There’s plenty of bandwidth available if we use reconfigurable intelligent surfaces

12 min read
An illustration depicting cellphone users at street level in a city, with wireless signals reaching them via reflecting surfaces.

Ground level in a typical urban canyon, shielded by tall buildings, will be inaccessible to some 6G frequencies. Deft placement of reconfigurable intelligent surfaces [yellow] will enable the signals to pervade these areas.

Chris Philpot

For all the tumultuous revolution in wireless technology over the past several decades, there have been a couple of constants. One is the overcrowding of radio bands, and the other is the move to escape that congestion by exploiting higher and higher frequencies. And today, as engineers roll out 5G and plan for 6G wireless, they find themselves at a crossroads: After years of designing superefficient transmitters and receivers, and of compensating for the signal losses at the end points of a radio channel, they’re beginning to realize that they are approaching the practical limits of transmitter and receiver efficiency. From now on, to get high performance as we go to higher frequencies, we will need to engineer the wireless channel itself. But how can we possibly engineer and control a wireless environment, which is determined by a host of factors, many of them random and therefore unpredictable?

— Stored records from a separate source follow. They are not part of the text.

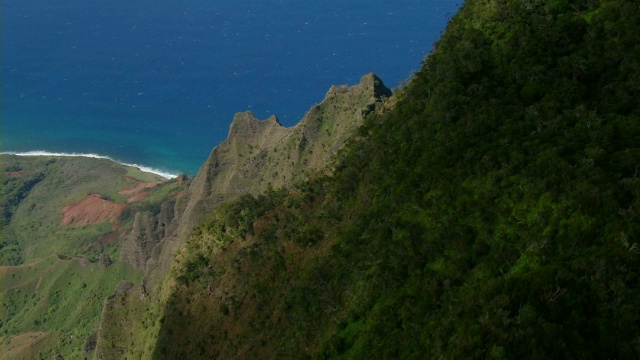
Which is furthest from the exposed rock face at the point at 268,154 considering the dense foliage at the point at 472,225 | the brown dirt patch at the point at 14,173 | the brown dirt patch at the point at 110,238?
the brown dirt patch at the point at 14,173

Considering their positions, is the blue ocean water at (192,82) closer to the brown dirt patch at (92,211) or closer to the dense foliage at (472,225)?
the brown dirt patch at (92,211)

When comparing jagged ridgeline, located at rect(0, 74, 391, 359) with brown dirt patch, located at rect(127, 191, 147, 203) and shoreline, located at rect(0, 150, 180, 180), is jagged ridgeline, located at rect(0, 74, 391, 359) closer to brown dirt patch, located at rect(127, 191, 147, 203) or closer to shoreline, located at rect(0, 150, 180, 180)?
brown dirt patch, located at rect(127, 191, 147, 203)

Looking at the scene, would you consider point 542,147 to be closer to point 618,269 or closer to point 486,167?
point 486,167

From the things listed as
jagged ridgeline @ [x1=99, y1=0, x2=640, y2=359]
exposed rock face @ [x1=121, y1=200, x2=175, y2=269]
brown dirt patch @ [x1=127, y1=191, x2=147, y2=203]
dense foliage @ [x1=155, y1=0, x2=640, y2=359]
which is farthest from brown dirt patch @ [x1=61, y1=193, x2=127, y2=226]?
dense foliage @ [x1=155, y1=0, x2=640, y2=359]

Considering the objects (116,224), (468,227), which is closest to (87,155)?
(116,224)

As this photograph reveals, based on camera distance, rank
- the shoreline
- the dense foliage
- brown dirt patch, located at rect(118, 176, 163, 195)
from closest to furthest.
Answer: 1. the dense foliage
2. brown dirt patch, located at rect(118, 176, 163, 195)
3. the shoreline

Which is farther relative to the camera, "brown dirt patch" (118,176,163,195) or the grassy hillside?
"brown dirt patch" (118,176,163,195)

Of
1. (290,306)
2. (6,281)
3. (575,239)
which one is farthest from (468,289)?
(6,281)
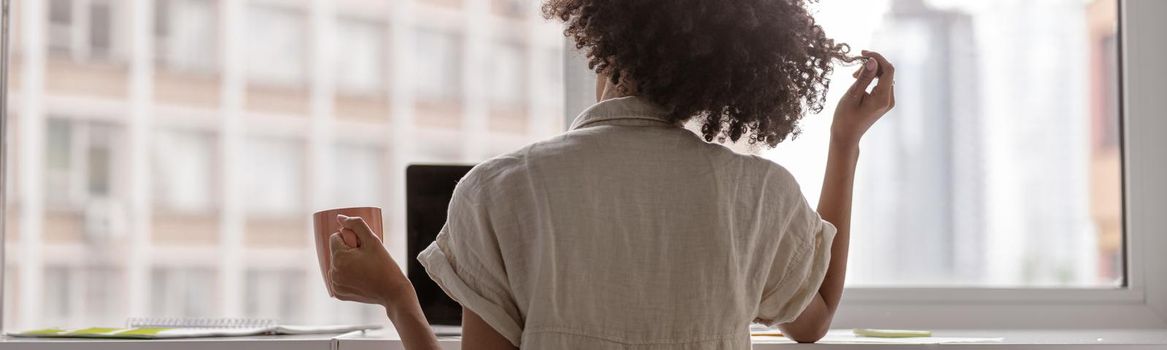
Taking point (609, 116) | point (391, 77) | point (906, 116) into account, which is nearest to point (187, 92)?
point (391, 77)

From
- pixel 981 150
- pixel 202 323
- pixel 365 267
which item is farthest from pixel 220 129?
pixel 365 267

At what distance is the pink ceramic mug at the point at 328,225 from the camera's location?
1.08m

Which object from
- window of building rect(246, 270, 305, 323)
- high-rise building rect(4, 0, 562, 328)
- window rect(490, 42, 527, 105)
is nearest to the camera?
window rect(490, 42, 527, 105)

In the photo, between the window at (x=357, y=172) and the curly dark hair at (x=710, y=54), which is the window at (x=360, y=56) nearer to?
the window at (x=357, y=172)

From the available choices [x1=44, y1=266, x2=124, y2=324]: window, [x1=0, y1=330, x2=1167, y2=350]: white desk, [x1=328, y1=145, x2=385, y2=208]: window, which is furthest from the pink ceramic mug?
[x1=44, y1=266, x2=124, y2=324]: window

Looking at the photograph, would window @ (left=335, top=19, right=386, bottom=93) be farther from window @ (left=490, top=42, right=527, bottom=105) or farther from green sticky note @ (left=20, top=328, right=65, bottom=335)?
green sticky note @ (left=20, top=328, right=65, bottom=335)

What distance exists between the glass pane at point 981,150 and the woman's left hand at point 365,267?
83cm

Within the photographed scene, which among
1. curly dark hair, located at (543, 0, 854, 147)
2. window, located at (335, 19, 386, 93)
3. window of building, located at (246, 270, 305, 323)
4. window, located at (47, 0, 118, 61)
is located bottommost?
window of building, located at (246, 270, 305, 323)

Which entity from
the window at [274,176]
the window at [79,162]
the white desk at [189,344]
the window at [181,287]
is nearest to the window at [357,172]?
the window at [274,176]

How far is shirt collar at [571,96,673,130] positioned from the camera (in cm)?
87

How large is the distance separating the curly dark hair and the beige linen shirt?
0.03 meters

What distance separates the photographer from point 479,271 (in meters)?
0.84

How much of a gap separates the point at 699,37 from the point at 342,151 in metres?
6.16

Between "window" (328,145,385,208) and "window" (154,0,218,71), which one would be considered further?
"window" (154,0,218,71)
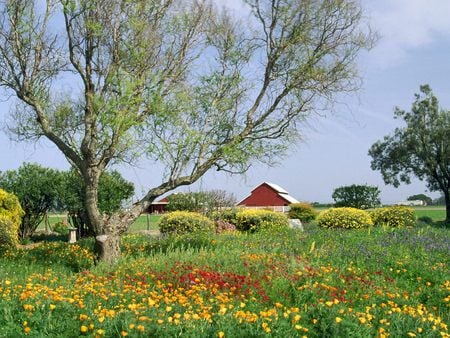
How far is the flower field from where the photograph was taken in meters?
5.36

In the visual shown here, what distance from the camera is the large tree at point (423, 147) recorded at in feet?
115

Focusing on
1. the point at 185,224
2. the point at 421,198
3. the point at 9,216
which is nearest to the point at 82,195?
the point at 9,216

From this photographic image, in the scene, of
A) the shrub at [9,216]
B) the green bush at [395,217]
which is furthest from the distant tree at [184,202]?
the green bush at [395,217]

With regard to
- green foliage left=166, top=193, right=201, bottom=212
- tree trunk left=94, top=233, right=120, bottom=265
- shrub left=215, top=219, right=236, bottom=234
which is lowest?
tree trunk left=94, top=233, right=120, bottom=265

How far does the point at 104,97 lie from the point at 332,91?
5369 mm

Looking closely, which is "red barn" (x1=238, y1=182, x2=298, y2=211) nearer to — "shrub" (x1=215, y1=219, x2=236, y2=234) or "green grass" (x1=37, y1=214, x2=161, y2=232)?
"green grass" (x1=37, y1=214, x2=161, y2=232)

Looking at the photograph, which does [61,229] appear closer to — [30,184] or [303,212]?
[30,184]

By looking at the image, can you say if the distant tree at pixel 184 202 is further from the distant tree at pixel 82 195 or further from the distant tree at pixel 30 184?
the distant tree at pixel 30 184

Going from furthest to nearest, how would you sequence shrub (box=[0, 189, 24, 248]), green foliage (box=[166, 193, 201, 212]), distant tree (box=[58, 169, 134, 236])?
green foliage (box=[166, 193, 201, 212]), distant tree (box=[58, 169, 134, 236]), shrub (box=[0, 189, 24, 248])

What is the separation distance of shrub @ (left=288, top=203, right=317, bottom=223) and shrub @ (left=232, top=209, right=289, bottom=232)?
634cm

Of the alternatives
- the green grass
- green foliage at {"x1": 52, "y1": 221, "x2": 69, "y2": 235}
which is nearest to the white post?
green foliage at {"x1": 52, "y1": 221, "x2": 69, "y2": 235}

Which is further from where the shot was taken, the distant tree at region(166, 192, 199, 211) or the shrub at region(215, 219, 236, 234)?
the distant tree at region(166, 192, 199, 211)

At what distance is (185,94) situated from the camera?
11.8 meters

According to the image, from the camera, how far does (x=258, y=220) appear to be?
1988cm
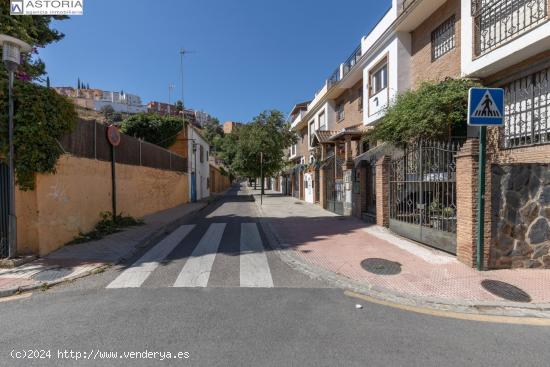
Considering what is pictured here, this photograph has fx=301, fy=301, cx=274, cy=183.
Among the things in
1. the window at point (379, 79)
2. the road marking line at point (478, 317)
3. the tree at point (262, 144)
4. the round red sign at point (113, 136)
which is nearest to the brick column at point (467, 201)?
the road marking line at point (478, 317)

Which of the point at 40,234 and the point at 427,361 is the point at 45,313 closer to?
the point at 40,234

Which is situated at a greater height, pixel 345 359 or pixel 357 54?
pixel 357 54

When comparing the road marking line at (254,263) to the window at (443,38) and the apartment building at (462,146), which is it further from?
the window at (443,38)

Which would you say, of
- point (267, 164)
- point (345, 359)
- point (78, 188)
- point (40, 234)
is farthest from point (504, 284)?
point (267, 164)

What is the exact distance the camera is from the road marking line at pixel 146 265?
16.5 ft

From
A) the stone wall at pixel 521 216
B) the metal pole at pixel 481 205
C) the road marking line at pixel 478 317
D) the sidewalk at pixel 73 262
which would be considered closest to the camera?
the road marking line at pixel 478 317

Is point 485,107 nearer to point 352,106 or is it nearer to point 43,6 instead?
point 43,6

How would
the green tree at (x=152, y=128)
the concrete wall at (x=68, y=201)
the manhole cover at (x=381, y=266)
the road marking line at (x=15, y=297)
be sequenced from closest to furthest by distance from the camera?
the road marking line at (x=15, y=297) < the manhole cover at (x=381, y=266) < the concrete wall at (x=68, y=201) < the green tree at (x=152, y=128)

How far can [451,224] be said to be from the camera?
6594 millimetres

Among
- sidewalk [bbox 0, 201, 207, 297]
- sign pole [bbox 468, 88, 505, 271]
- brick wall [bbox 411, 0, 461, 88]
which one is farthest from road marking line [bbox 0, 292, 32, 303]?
brick wall [bbox 411, 0, 461, 88]

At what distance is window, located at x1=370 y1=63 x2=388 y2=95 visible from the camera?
13352mm

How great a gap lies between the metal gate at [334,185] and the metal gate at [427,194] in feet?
18.1

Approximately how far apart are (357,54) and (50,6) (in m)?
13.7

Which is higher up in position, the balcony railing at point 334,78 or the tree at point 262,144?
the balcony railing at point 334,78
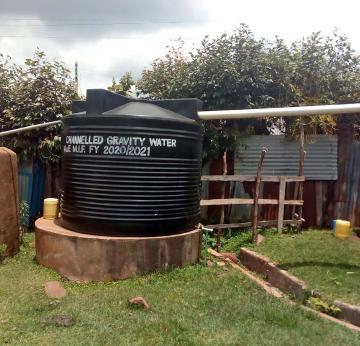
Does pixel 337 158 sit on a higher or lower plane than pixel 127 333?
higher

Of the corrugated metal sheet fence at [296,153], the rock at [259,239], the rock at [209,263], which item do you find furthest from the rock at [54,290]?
the corrugated metal sheet fence at [296,153]

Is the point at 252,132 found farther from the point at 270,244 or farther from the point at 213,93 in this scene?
the point at 270,244

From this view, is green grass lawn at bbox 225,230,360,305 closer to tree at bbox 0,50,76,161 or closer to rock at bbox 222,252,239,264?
rock at bbox 222,252,239,264

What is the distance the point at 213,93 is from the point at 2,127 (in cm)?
457

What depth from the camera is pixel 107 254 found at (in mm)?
6312

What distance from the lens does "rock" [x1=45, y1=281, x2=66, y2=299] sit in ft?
18.8

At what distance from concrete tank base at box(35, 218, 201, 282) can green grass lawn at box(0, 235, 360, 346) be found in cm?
15

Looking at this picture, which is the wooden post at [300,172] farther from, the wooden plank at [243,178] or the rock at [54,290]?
the rock at [54,290]

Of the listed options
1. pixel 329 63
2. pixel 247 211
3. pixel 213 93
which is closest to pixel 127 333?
pixel 247 211

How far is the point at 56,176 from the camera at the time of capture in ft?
33.6

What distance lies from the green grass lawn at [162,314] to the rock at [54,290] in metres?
0.08

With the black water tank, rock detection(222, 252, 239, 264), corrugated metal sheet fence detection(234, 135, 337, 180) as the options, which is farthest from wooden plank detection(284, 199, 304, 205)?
the black water tank

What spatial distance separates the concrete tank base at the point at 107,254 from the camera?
632cm

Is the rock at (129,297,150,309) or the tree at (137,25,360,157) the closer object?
the rock at (129,297,150,309)
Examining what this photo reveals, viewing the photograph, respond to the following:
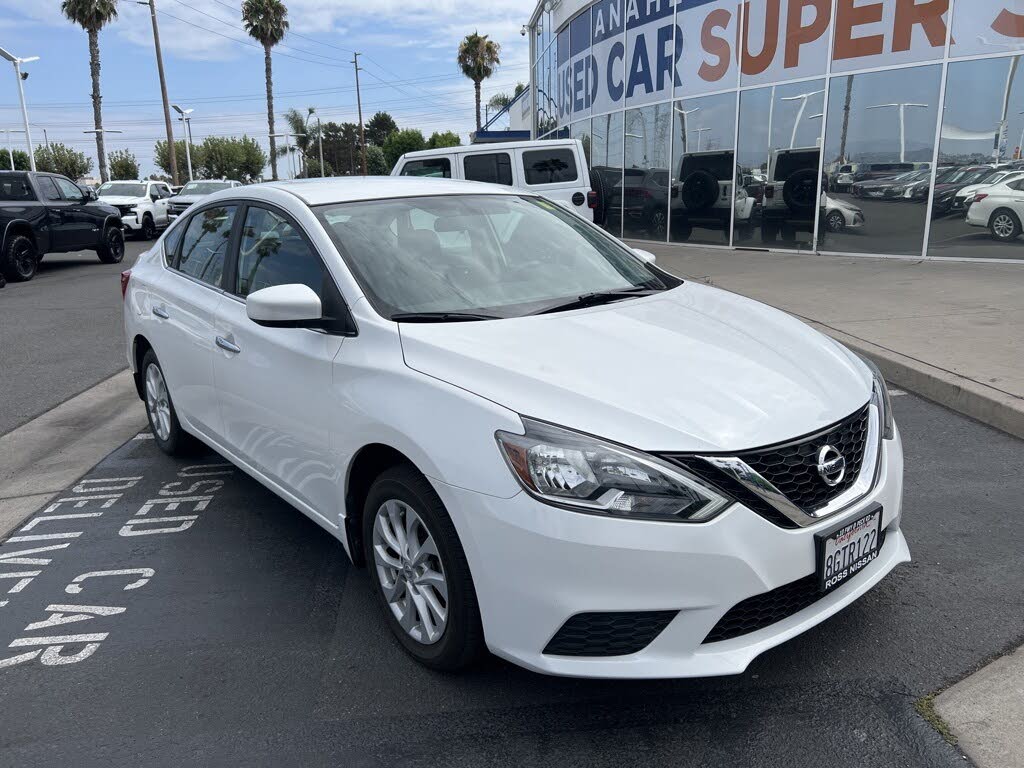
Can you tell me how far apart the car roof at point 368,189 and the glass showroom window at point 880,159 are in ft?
35.6

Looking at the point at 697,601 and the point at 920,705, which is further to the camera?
the point at 920,705

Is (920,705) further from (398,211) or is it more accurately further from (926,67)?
(926,67)

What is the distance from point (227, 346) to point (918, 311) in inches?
278

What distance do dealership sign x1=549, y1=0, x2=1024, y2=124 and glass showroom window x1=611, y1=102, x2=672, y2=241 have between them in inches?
18.2

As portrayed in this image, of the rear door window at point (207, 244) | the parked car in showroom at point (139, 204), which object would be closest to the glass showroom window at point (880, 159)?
the rear door window at point (207, 244)

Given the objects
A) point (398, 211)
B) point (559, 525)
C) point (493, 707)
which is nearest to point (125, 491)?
point (398, 211)

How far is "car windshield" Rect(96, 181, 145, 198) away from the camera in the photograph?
2430cm

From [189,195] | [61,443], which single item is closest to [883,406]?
[61,443]

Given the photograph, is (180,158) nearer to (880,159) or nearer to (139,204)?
(139,204)

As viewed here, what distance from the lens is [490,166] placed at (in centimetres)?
1261

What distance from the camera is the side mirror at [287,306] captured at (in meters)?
3.10

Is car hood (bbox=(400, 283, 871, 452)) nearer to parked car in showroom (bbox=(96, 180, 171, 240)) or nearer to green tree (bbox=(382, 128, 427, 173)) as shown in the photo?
parked car in showroom (bbox=(96, 180, 171, 240))

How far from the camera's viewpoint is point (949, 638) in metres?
2.96

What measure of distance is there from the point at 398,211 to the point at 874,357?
450 centimetres
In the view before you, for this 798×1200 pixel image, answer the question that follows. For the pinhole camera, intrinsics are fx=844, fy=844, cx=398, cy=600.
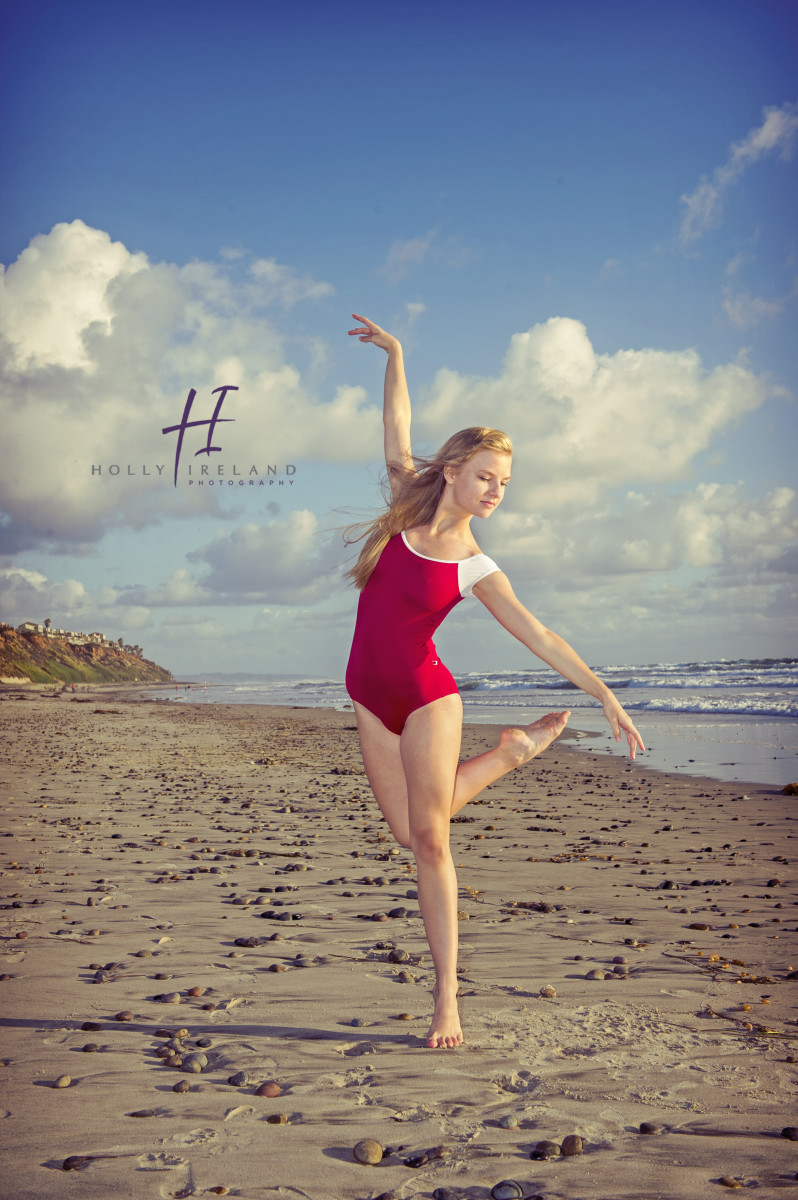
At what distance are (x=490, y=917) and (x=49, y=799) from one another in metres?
7.03

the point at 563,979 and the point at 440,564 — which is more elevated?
the point at 440,564

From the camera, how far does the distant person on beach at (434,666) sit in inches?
139

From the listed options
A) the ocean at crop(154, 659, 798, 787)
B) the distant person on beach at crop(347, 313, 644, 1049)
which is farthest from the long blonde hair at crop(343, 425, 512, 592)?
the ocean at crop(154, 659, 798, 787)

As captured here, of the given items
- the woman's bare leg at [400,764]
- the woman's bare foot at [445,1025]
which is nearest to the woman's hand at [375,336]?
the woman's bare leg at [400,764]

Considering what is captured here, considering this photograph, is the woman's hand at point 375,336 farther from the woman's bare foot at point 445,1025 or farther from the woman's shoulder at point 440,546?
the woman's bare foot at point 445,1025

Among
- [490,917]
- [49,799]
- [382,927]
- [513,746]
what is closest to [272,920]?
[382,927]

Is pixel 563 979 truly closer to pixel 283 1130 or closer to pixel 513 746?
pixel 513 746

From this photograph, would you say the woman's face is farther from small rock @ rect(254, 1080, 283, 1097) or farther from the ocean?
the ocean

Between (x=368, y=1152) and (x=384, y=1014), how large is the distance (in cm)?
123

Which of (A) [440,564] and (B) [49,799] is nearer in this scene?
(A) [440,564]

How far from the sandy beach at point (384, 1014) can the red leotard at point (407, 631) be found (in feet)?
4.67

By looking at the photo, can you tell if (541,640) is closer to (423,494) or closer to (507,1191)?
(423,494)

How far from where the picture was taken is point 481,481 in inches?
148

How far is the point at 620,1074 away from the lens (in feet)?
10.5
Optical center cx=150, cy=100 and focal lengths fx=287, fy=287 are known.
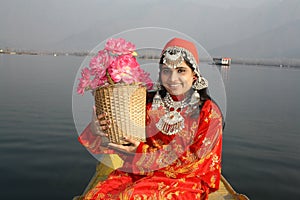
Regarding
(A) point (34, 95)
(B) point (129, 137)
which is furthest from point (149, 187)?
(A) point (34, 95)

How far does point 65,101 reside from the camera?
10312mm

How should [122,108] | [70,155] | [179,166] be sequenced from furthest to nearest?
[70,155] → [179,166] → [122,108]

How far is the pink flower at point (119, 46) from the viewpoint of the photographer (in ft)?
6.75

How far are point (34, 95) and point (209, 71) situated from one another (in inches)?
405

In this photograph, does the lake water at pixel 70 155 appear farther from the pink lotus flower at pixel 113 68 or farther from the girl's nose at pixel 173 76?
the girl's nose at pixel 173 76

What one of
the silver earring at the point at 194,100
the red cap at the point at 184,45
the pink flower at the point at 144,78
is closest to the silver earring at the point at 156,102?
the pink flower at the point at 144,78

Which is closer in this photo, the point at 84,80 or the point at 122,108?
the point at 122,108

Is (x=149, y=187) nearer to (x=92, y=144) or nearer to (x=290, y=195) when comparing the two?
(x=92, y=144)

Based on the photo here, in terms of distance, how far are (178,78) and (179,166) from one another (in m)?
0.67

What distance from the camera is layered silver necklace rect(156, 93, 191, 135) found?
2.29 m

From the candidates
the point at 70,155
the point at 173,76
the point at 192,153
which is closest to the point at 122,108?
the point at 173,76

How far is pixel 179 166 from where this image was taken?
208cm

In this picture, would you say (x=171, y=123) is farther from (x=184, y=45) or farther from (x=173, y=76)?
(x=184, y=45)

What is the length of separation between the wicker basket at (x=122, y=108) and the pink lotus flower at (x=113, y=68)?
2.7 inches
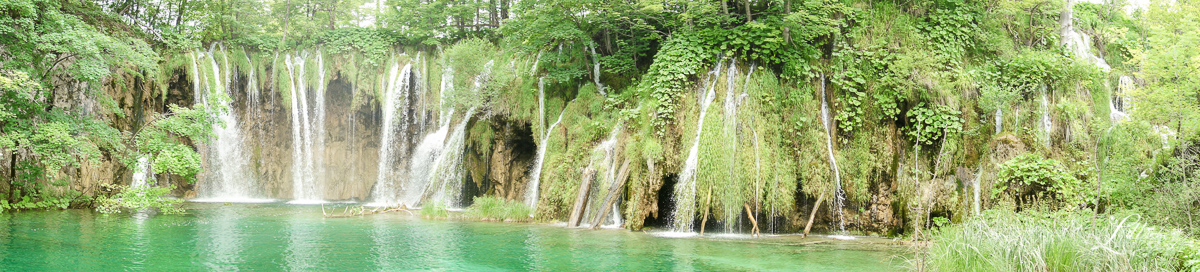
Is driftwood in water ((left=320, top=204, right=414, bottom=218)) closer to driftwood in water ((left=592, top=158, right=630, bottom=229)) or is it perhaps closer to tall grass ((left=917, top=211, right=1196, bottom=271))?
driftwood in water ((left=592, top=158, right=630, bottom=229))

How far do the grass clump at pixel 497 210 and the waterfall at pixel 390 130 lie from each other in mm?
7531

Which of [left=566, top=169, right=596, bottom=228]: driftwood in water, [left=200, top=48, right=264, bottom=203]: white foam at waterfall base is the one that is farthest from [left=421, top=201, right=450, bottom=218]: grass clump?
[left=200, top=48, right=264, bottom=203]: white foam at waterfall base

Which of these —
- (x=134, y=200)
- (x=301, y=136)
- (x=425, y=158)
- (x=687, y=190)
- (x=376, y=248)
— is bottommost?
(x=376, y=248)

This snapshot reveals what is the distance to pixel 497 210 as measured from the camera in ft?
51.9

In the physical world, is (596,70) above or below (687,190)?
above

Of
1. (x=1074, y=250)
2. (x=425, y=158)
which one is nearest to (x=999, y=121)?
(x=1074, y=250)

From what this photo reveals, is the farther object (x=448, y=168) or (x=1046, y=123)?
(x=448, y=168)

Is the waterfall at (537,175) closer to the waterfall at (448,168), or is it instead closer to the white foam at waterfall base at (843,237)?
the waterfall at (448,168)

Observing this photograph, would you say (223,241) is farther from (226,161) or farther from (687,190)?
(226,161)

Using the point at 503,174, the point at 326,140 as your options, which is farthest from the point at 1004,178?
the point at 326,140

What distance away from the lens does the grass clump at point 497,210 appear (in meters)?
15.5

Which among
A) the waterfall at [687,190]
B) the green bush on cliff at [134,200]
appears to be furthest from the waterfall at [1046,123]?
the green bush on cliff at [134,200]

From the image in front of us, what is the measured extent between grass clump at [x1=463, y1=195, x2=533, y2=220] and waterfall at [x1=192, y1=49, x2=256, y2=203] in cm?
1104

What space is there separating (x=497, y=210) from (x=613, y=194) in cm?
361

Perhaps the most promising solution, right now, is to use reconfigurable intelligent surfaces. These are planar structures typically ranging in size from about 100 square centimeters to about 5 square meters or more, depending on the frequency and other factors. These surfaces use advanced substances called metamaterials to reflect and refract electromagnetic waves. Thin two-dimensional metamaterials, known as metasurfaces, can be designed to sense the local electromagnetic environment and tune the wave’s key properties, such as its amplitude, phase, and polarization, as the wave is reflected or refracted by the surface. So as the waves fall on such a surface, it can alter the incident waves’ direction so as to strengthen the channel. In fact, these metasurfaces can be programmed to make these changes dynamically, reconfiguring the signal in real time in response to changes in the wireless channel. Think of reconfigurable intelligent surfaces as the next evolution of the repeater concept.